Consigne 1
Dans l'extrait sur Aida Seif al-Dawla, en quelle année a-t-elle cofondé le centre El Nadeem ?
Consigne 2
Prolongez l'extrait sur Aida Seif al-Dawla en reprenant juste après sa dernière phrase.

Extrait
Depuis plus de trois décennies, Aida Seif al-Dawla est témoin de tout ce que les institutions publiques peuvent infliger à des personnes, que ce soit physiquement ou mentalement. En 1984, la psychiatre a fondé, au Caire, le Nouveau Centre de recherche sur la femme, qui lutte contre les mutilations génitales et les persécutions faites aux femmes. En 1993, elle s'est associée à trois autres activistes pour fonder le centre El Nadeem pour la réhabilitation des victimes de violence étatique et de torture, qui délivre des services médicaux et psycho-sociaux. Le centre recueille également des témoignages sur des cas de violence et mène des campagnes publiques pour le respect des droits humains. Lorsque le printemps arabe est arrivé au Caire, un espoir de changement a vu le jour dans la population. Mais cet élan est vite retombé. Aida Seif al-Dawla parle de la restauration sous la présidence d'Abd al-Fattah as-Sisi et de la situation actuelle. « C'est pire que jamais. Les anciennes forces sont de retour au pouvoir. »

Données affichées
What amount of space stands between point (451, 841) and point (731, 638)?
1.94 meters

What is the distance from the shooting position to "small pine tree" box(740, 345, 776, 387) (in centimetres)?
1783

Réponse 1
En 1993.

Réponse 2
Aida Seif al-Dawla explique que, sous le joug de l'ancien chef de la police secrète militaire, il n'existe plus aucune limite aux traitements arbitraires dans les prisons. En 2015, elle et ses collègues du centre ont continué à récupérer des informations sur les violations des droits humains. Bouleversants, les témoignages évoquent des centaines de personnes mortes, disparues et torturées. Dans la tourmente de cette nouvelle ancienne Égypte, le centre tente de faire contrepoids, d’être une organisation dirigée à tour de rôle par quatre femmes, un lieu où les victimes peuvent trouver refuge et un centre de plaidoyer qui défend le droit fondamental à l'intégrité de la personne.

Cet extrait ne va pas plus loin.